Source
_ _ _ _

Composer and violinist Joseph Achron belongs to the school of musicians, ethnologists, folklorists, and other intellectuals in Russia who, during the first decade of the 20th century, attempted to establish a new Jewish national art music based on ethnic, as well as religious, heritage. Intrigued and encouraged by both the Russian and the more recent Russo-Jewish national-cultural pursuit of folklore, that coterie formalized itself in 1908 as the Gesellschaft für Jüdische Volksmusik (The Society for Jewish Folk Music) in St. Petersburg. Branches followed in Moscow, Riga, Odessa, and other cities. Its name, however, is misleading. Although the initial phase of its activities centered around harmonizing and arranging Jewish folk music collected from various parts of the Russian Empire, its long-range purpose was more artistic than ethnological. Its second transitory stage involved shaping such arranged folk material for concert rendition, and in its ultimate stage, it aimed at original composition of works—based on or inspired by that Jewish heritage—which its members saw as accumulating eventually to become a national Jewish art music. Musical publication was therefore an important part of the Society’s efforts, and it founded its own press, which in fact published three of Achron’s early works.
To some extent, the “Russification” path among Russian composers and in the Russian classical music world became a model for a Jewish counterpart. But the mission espoused by the Gesellschaft composers also had been kindled and bred by a number of deeper forces operating among the Jewish intelligentsia in the Russian sphere, including the awakening of a national consciousness, the revival of Hebrew, the interest in a secular Hebrew as well as Yiddish literature, and, of course, Zionism, with its cultural and historical ramifications. Underlying these currents were the powerful cultural forces of the movement known as the Haskala—the Jewish “Enlightenment”—which had sought to implant secular culture and literature, humanistic thought, and western European–style social liberalism within eastern European Jewry. Indeed, the middle-class intelligentsia’s very embrace of “the folk” and its music was one manifestation of a liberal worldview fostered by the Haskala.
Achron’s brief Gesellschaft experience turned out to be his guiding inspiration for much of his artistic life. Though a relative latecomer to the group, he was one of the leading musical personalities to come out of its milieu.
Achron was born in Losdzey (Lozdzieje), in the Suwałky region of historic Lithuania (then part of Russian Poland; now Lazdijai, Lithuania), into a comfortable middle-class family. His father was an amateur violinist as well as a lay ba’al t’filla (amateur precentor or cantor). Joseph’s younger brother, Isidore, was an accomplished pianist who later became Jascha Heifetz’s accompanist for a time in America. The family moved to Warsaw, where Joseph began violin lessons at the age of five. He soon emerged as a child prodigy, and at seven years old he wrote his first known composition—a lullaby for violin (an unpublished manuscript now in the British Museum). He made his debut at the age of nine (reviewed in a St. Petersburg newspaper) and his first tour at thirteen, which took him to many European parts of the Russian Empire: Kiev, Odessa, Łódź, Białystok, Grodno, and to St. Petersburg, where he played at the Imperial Palace at a birthday celebration of the czar’s brother, Grand Duke Michael. On that occasion he was presented with a gold watch by the czar’s mother, Czarina Maria Fedorovna.

_ _ _ _

What to do
**A.** Answer these questions using the passage on Joseph Achron:
(i) In what year and city did the Society for Jewish Folk Music formally establish itself?
(ii) What movement does the passage identify as the Jewish "Enlightenment"?
(iii) At what age did Achron begin violin lessons?
**B.** Quote the passage on Joseph Achron word for word, everything from "Achron’s brief Gesellschaft" down to "of its milieu.".

_ _ _ _

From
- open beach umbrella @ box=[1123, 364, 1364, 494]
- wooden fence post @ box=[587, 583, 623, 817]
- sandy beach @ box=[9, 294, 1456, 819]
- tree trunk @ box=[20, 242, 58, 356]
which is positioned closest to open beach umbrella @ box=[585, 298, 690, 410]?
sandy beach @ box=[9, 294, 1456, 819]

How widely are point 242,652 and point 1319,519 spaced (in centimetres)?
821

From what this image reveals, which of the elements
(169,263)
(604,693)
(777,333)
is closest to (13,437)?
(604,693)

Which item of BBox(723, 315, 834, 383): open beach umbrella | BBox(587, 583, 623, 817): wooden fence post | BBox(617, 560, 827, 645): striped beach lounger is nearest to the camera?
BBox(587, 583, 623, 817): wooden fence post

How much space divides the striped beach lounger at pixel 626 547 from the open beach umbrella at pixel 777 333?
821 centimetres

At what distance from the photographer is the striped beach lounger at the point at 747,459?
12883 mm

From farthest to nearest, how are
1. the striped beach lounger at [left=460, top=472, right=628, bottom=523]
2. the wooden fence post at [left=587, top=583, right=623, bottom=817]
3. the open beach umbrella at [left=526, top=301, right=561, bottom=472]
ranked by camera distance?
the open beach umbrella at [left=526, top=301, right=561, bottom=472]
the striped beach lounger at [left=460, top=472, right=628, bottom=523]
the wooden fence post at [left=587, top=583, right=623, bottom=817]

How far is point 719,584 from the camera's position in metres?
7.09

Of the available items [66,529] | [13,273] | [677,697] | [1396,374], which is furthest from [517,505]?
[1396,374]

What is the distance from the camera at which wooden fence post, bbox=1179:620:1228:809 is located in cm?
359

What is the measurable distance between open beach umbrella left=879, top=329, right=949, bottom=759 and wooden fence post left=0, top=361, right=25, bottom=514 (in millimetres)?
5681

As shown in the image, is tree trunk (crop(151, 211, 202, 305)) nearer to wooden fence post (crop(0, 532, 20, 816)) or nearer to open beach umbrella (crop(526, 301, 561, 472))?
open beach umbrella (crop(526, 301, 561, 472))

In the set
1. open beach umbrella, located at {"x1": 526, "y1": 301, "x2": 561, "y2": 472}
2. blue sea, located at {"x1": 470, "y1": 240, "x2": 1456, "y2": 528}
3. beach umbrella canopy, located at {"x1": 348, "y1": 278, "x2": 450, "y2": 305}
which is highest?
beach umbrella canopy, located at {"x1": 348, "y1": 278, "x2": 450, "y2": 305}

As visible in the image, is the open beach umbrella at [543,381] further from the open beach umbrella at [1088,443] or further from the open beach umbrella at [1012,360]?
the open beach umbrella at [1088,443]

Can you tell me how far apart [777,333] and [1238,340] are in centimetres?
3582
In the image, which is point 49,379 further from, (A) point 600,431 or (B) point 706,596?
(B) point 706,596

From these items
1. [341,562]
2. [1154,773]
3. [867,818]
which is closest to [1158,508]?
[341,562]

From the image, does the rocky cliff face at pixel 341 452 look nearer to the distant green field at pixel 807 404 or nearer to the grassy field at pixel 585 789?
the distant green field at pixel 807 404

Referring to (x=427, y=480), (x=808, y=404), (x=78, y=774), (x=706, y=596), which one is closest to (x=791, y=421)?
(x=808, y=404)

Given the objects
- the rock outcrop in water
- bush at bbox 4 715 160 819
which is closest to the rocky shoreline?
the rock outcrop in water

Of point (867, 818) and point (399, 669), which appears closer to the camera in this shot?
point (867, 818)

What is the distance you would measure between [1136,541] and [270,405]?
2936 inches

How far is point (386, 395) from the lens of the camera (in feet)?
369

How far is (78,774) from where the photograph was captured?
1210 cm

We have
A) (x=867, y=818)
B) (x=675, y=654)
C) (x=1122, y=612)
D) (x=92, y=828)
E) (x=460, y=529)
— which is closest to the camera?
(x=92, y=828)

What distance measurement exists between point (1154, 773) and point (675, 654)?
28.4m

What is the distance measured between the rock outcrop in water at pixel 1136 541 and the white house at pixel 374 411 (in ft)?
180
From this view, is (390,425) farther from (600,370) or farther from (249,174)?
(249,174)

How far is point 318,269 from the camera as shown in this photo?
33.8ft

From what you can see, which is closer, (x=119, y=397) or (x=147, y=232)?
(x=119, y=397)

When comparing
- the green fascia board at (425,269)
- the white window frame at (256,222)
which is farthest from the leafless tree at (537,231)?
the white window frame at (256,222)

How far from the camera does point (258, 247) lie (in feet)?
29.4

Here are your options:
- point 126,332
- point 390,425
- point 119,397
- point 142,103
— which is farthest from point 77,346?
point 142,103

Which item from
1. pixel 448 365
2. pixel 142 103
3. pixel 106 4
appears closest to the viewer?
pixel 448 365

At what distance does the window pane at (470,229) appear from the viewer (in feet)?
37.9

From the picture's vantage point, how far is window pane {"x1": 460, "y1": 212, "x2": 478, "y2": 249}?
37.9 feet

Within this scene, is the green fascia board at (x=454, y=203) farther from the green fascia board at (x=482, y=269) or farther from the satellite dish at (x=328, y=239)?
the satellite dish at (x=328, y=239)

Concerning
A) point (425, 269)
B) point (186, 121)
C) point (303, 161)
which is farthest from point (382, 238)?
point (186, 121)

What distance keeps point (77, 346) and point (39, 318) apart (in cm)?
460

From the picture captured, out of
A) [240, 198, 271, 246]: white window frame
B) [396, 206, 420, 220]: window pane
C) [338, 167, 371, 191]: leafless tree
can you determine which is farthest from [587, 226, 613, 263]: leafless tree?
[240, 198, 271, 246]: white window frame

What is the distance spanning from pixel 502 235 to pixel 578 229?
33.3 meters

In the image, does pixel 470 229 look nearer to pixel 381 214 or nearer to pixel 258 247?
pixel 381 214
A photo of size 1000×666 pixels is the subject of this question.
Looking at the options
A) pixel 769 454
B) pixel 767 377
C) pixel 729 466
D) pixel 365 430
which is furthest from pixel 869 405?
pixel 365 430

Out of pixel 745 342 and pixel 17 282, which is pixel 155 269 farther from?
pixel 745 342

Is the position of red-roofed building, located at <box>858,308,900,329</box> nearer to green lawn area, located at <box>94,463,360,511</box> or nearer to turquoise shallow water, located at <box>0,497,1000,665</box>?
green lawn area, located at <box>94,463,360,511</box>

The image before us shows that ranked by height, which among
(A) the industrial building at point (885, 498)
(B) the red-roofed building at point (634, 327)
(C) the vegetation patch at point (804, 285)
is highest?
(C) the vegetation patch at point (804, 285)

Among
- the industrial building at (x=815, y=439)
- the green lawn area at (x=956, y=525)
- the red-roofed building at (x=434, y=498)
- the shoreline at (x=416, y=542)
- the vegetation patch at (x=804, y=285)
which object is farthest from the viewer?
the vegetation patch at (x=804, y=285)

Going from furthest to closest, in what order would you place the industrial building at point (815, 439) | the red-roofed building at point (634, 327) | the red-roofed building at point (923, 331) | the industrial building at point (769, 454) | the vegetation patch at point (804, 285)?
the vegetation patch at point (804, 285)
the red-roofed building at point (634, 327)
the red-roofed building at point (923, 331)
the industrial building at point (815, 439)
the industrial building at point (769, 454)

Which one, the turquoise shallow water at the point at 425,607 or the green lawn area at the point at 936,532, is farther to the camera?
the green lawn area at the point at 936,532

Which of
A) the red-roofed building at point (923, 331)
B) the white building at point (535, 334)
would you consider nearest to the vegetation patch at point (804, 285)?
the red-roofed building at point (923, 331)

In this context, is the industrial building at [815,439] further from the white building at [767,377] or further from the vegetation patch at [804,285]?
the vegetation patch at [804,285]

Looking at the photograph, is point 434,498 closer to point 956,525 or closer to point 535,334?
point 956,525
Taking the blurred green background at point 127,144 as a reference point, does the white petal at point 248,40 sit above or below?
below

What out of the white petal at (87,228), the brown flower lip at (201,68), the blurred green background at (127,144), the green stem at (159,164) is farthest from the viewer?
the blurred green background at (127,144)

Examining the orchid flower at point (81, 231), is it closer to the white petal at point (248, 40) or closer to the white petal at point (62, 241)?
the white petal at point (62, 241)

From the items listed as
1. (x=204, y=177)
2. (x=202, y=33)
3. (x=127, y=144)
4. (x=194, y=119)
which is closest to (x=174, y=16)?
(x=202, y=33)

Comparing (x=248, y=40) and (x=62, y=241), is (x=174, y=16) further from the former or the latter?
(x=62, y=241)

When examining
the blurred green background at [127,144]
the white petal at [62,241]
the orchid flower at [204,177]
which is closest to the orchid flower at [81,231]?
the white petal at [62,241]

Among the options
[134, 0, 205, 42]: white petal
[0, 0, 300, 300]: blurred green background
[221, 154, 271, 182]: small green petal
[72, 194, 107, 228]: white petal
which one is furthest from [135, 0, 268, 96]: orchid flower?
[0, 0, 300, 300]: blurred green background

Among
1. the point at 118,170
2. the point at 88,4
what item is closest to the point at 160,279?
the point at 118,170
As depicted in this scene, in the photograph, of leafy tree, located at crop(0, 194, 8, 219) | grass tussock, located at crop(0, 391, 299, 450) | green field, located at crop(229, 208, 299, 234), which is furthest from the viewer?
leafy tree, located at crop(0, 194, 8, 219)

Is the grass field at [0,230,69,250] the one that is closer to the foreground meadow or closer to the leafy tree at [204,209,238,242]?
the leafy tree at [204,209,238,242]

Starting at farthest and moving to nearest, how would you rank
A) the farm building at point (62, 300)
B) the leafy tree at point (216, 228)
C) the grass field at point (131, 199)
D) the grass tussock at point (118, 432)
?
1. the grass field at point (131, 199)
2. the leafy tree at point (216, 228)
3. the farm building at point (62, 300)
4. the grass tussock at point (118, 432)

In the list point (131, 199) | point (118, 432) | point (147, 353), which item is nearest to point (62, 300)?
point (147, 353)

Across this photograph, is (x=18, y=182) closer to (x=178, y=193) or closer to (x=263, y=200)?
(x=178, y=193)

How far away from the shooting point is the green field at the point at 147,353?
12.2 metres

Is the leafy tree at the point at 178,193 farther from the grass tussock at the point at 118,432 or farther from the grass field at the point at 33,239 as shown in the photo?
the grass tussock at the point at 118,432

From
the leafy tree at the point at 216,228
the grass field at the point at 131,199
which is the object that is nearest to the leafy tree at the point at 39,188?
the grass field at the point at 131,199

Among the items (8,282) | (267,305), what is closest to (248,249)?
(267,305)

_ _ _ _

Answers given
**A.**
(i) 1908, in St. Petersburg.
(ii) The Haskala.
(iii) At the age of five.

**B.**
Achron’s brief Gesellschaft experience turned out to be his guiding inspiration for much of his artistic life. Though a relative latecomer to the group, he was one of the leading musical personalities to come out of its milieu.